Coil Network
Most of this specification is focused on the single-head Gummiworm variant. In this variant, most of the infrastructure is self-hosted: it is the head’s responsibility to select head and coil operators, and establish for their users the trustworthiness of that configuration.
Part of the ultimate vision for Gummiworm, however, is to offer non-custody as a service. That is, new businesses which don’t or can’t go through the effort of establishing their own high-quality coil network, can instead rent one from the gummiworm protocol directly.
We’ll refer to this as the coil network where we believe context makes it clear what we’re discussing.
Detailed specification work still needs to happen for this network, but a loose architecture for how it will work has become clear. It is best explained in the form of a few user journeys.
First, consider Alice, who wishes to become a coil validator. She registers, on-chain, details about herself as a coil peer: which IP addresses can be used to contact her nodes; geographic data about the location of her nodes; a zkDID showing that she is a citizen of the EU.

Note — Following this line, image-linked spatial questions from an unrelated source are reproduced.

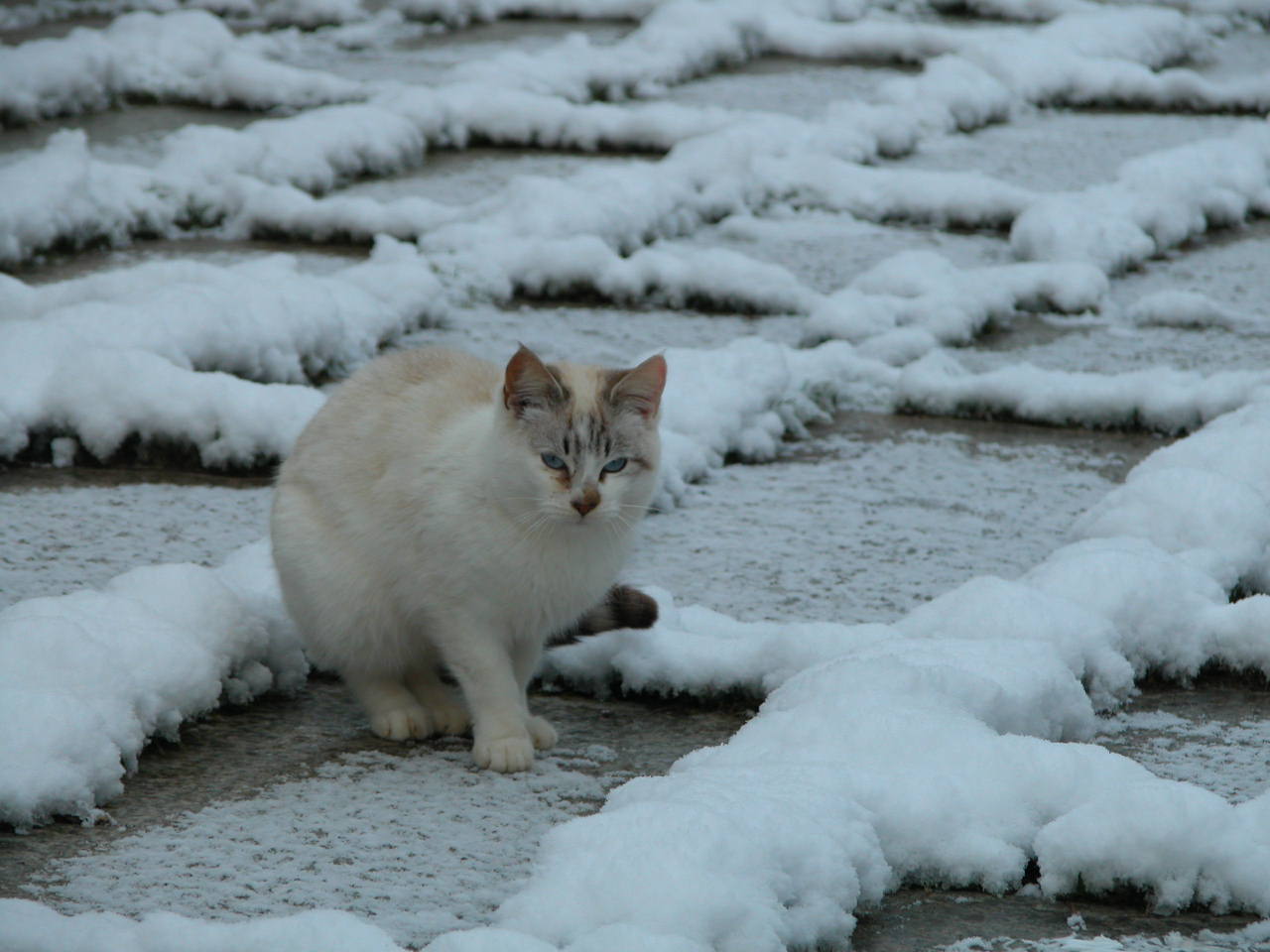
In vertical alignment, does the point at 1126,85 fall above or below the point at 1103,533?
above

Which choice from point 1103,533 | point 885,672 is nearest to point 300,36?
point 1103,533

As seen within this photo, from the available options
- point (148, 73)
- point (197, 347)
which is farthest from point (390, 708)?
point (148, 73)

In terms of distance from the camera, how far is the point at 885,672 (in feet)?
7.73

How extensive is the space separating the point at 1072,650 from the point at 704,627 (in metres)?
0.66

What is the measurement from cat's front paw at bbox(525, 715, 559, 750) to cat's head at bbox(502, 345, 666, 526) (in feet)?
1.12

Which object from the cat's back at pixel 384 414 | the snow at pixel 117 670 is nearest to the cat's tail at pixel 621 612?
the cat's back at pixel 384 414

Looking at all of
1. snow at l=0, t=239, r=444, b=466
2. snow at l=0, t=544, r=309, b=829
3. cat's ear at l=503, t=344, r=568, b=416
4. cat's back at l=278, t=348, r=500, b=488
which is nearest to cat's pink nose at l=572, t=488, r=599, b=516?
cat's ear at l=503, t=344, r=568, b=416

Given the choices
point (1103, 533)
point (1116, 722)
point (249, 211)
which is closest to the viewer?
point (1116, 722)

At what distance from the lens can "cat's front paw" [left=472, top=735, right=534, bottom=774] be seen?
2.44 m

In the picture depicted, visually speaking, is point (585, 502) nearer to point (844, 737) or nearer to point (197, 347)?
point (844, 737)

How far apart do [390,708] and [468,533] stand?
35 cm

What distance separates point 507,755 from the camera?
2.44 metres

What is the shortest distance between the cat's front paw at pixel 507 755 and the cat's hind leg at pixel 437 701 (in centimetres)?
22

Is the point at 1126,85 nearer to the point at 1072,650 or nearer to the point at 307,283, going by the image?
the point at 307,283
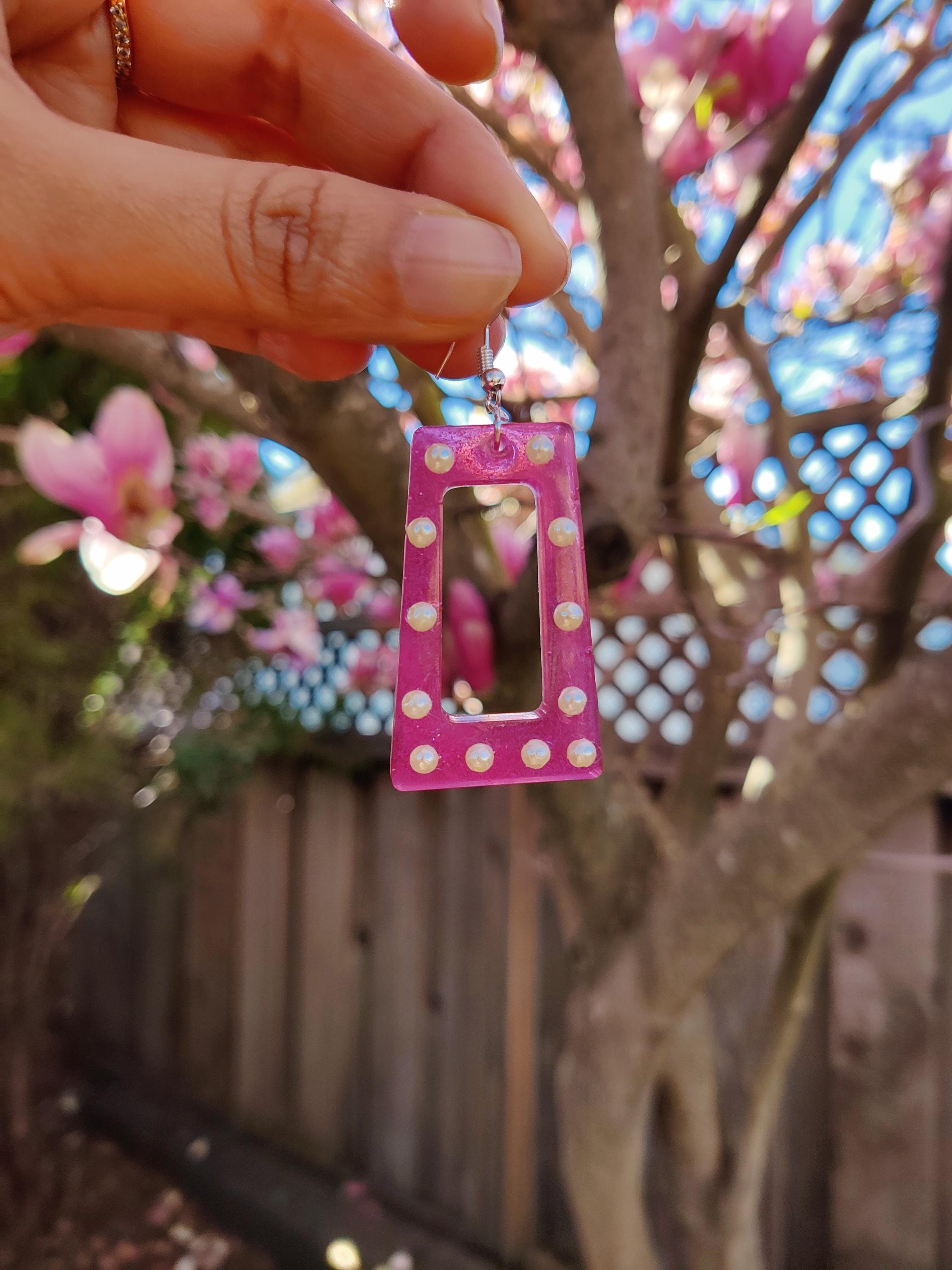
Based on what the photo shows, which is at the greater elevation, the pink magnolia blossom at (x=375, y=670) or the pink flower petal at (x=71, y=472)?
the pink flower petal at (x=71, y=472)

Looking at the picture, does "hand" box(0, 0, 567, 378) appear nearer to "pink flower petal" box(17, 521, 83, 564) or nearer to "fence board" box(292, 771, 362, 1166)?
"pink flower petal" box(17, 521, 83, 564)

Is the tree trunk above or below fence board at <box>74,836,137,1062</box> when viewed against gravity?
above

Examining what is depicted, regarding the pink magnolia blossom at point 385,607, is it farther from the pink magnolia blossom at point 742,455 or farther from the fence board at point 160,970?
the fence board at point 160,970

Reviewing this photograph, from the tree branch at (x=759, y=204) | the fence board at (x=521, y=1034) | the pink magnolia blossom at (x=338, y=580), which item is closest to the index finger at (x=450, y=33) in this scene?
the tree branch at (x=759, y=204)

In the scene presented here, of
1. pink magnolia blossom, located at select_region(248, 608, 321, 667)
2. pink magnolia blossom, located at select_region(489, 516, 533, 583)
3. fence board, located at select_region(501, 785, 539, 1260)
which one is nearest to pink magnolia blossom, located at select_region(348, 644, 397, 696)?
pink magnolia blossom, located at select_region(248, 608, 321, 667)

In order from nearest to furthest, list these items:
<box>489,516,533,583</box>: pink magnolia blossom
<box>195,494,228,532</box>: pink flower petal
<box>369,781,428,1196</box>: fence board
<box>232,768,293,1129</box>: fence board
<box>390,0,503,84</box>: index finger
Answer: <box>390,0,503,84</box>: index finger < <box>489,516,533,583</box>: pink magnolia blossom < <box>195,494,228,532</box>: pink flower petal < <box>369,781,428,1196</box>: fence board < <box>232,768,293,1129</box>: fence board

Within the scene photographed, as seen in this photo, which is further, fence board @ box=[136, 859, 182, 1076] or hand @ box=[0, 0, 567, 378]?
fence board @ box=[136, 859, 182, 1076]

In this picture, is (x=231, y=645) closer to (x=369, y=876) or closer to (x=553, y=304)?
(x=369, y=876)
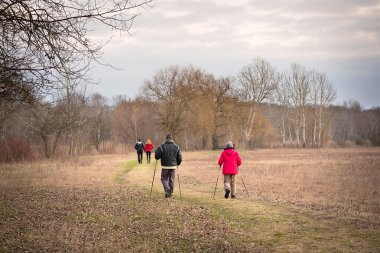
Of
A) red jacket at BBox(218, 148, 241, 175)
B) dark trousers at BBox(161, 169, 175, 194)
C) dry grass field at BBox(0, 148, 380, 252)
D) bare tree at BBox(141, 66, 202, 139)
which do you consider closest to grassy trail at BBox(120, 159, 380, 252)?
dry grass field at BBox(0, 148, 380, 252)

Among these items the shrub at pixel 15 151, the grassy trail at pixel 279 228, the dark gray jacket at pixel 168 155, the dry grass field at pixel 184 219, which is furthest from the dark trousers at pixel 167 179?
the shrub at pixel 15 151

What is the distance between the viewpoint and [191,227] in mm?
10211

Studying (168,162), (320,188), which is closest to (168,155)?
(168,162)

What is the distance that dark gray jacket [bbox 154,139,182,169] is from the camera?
15.4m

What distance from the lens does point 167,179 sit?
1551 centimetres

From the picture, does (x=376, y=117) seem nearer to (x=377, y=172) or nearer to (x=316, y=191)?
(x=377, y=172)

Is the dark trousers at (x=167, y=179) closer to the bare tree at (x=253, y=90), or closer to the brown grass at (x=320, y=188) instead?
the brown grass at (x=320, y=188)

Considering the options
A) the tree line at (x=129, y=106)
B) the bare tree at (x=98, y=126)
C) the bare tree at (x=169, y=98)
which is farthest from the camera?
the bare tree at (x=98, y=126)

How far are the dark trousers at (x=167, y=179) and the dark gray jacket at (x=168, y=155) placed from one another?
0.19 m

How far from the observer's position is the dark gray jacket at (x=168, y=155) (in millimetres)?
15359

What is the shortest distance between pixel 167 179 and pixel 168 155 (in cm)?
91

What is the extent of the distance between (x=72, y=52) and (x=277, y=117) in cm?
12046

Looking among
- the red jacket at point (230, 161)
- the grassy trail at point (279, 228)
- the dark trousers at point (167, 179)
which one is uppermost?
the red jacket at point (230, 161)

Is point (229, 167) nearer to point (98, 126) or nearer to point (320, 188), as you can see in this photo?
point (320, 188)
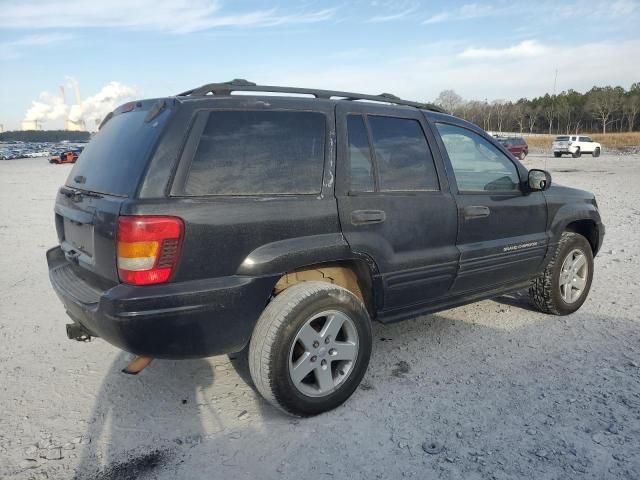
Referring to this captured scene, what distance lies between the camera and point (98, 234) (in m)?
2.58

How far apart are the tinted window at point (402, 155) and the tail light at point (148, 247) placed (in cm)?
137

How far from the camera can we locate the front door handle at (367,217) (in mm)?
2971

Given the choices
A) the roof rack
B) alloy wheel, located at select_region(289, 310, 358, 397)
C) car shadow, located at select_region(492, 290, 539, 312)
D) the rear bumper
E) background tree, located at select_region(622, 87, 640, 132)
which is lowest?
car shadow, located at select_region(492, 290, 539, 312)

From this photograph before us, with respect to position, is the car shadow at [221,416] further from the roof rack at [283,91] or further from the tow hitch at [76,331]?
the roof rack at [283,91]

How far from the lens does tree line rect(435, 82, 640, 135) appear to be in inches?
2704

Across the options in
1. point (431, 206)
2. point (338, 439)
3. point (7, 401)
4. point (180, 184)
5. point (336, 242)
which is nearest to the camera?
point (180, 184)

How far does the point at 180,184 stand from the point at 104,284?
0.70m

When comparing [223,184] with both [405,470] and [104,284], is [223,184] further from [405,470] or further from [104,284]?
[405,470]

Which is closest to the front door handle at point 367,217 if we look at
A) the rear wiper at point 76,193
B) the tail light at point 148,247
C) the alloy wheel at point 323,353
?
the alloy wheel at point 323,353

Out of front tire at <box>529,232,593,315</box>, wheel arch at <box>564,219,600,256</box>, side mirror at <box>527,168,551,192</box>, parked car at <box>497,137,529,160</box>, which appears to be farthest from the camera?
parked car at <box>497,137,529,160</box>

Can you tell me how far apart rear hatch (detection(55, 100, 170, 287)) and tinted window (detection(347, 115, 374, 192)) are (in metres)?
1.12

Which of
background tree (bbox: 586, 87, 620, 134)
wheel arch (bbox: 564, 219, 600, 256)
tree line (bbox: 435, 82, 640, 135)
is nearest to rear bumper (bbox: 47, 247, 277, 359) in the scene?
wheel arch (bbox: 564, 219, 600, 256)

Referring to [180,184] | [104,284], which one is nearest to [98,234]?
[104,284]

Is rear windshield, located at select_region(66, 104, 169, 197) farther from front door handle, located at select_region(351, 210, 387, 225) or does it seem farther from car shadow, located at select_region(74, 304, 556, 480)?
car shadow, located at select_region(74, 304, 556, 480)
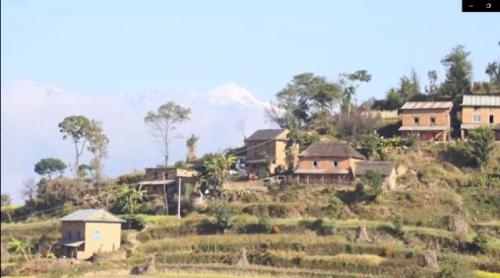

This is permissionless, in that anyone can register and become a coil peer.
As Alice is selected to participate in new heads (a process described in more detail below), she acrues revenue (see the section on incentives) and reputation.
Now consider Bob, a small business owner who would like to offer a crypto-connected service with his own custom ledger, without worrying about custodying user funds.
Bob registers the intent to open a Gummiworm head, posting a significant bond for doing so. He registers his expected throughput requirements, and any regulatory restrictions for the peer operators (for example, must have a zkDID that can be re-encrypted in the case of fraud).
An open question from here is whether the protocol has set fee tiers, or whether some form of silent / hidden budget auction occurs among the peers to set the monthly rent for the head.
In any case, a monthly rate is established, and the head is opened.
Finally, we would provide clear guidance for wallets and other tools for surfacing sufficient and informative details about a head before the user interacts with it; Are the head operators KYC’d? What is the ultimate quorum? How long has the head been in operation? What is the accumulated reputation of each peer?
Some open questions we would need to solve here are:
- How is that rent price determined?
- How do we avoid sybil attacks, or is a bond per peer sufficient?
- How do we avoid a situation where the head is able to greatly influence it’s selection of peers?
- How do we ensure even unsophisticated users are educated on the risks involved with interacting with any particular head?